**EXERCISE DIRECTIONS:**
Your task is to output the listing exactly, leaving every image out.
Top of DATASET CONTENT
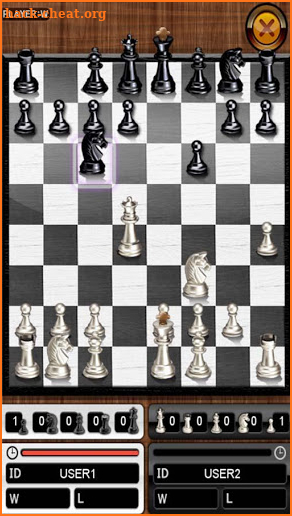 The King of Chess screenshot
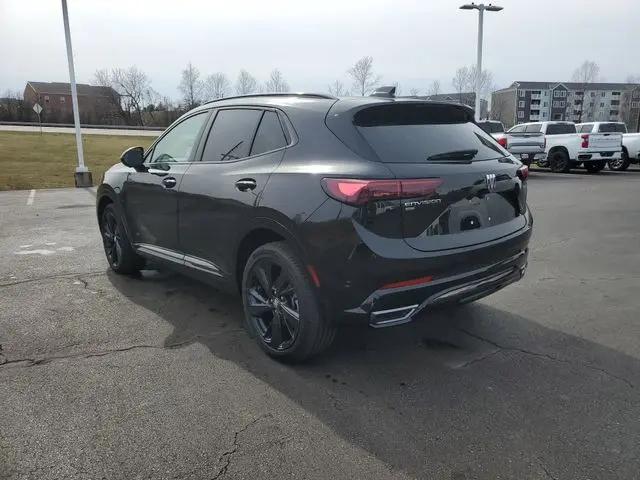 2026 Buick Envision Sport Touring AWD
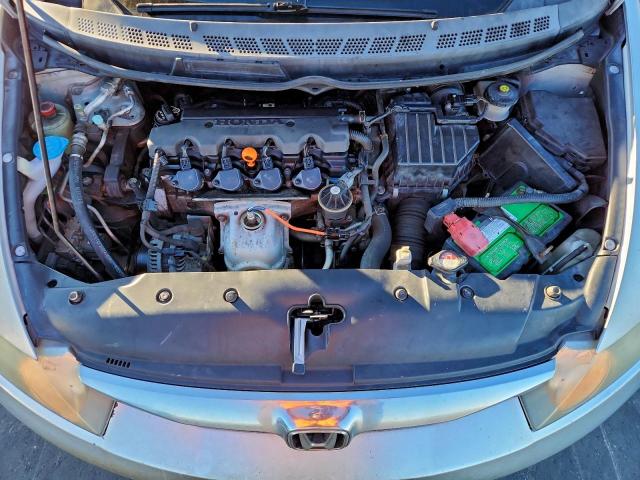 Honda Civic Lx Image 7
Bottom of DATASET CONTENT
**RESULT:**
 The King of Chess screenshot
 2026 Buick Envision Sport Touring AWD
 Honda Civic Lx Image 7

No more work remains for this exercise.